--- Excerpted text ---

LAURINBURG − Scotland County EMS has what are essentially two new ambulances thanks to a procedure known as remounting.
EMS requested approval from the Board of Commissioners in May to have the vehicles remounted as opposed to purchasing new ones.
The process involves taking the patient area, known at the box, and placing it on a new chassis, according to EMS Director Roylin Hammond.
The trucks were remounted because the two diesel engines had mechanical issues that kept them out of service frequently. The two new chassis have gasoline powered engines.
Remounting was a quicker and cheaper alternative to purchasing new.
Acquiring a new ambulance takes around a year because the box has to be specially ordered.
“It’s a 2005 box on a 2017 chassis. We initially paid $93,000 for the 2005 version of this truck,” Hammond said. “A truck that we bought last year cost us $153,000 brand new before tax. This truck cost us $91,500 to remount. We saved, on the two trucks, about $110 to $120,000 by remounting these trucks.”
The trucks went out to Northwestern Emergency Vehicles for service in June and went back into service on Tuesday following a state inspection.
The trucks have been repainted and new cabinetry, wiring, flooring and paneling were installed. LED lights were mounted inside and out. They will reduce the amount of electrical drain on the vehicle, Hammond said.
“This truck should last us another 10 to 12 years,” Hammond said.
The vehicles have had a few minor changes to improve safety and free up space. A seat beside the gurney, designed for paramedics to give CPR to patients, was removed because it was never used and the space will be used to mount a defibrillator and monitor, and new brackets to more securely mount oxygen bottles were added.

--- Dataset section ---

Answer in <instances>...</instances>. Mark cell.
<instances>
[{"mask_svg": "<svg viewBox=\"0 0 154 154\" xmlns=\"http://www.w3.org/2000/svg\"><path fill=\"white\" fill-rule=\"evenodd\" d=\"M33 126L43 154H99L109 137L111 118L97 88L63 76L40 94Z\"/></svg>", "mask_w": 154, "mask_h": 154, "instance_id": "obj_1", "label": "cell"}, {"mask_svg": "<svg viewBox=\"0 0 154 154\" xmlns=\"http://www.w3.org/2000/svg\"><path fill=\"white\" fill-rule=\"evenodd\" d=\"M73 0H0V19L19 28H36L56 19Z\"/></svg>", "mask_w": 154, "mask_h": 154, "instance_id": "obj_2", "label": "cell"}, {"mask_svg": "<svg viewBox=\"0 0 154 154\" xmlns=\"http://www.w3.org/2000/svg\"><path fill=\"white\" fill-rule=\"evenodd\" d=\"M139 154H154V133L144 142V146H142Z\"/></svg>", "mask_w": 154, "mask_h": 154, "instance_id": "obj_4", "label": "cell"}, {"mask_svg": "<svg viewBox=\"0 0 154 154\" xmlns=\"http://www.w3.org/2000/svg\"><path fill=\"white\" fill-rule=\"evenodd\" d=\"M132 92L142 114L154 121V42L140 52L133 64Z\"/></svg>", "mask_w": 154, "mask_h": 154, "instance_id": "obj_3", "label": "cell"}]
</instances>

---

**What the task asks:** From the article on Scotland County's remounted ambulances, extract the passage from "LAURINBURG − Scotland" to "purchasing new ones.", copying it word for word.

**Solution:**
LAURINBURG − Scotland County EMS has what are essentially two new ambulances thanks to a procedure known as remounting.
EMS requested approval from the Board of Commissioners in May to have the vehicles remounted as opposed to purchasing new ones.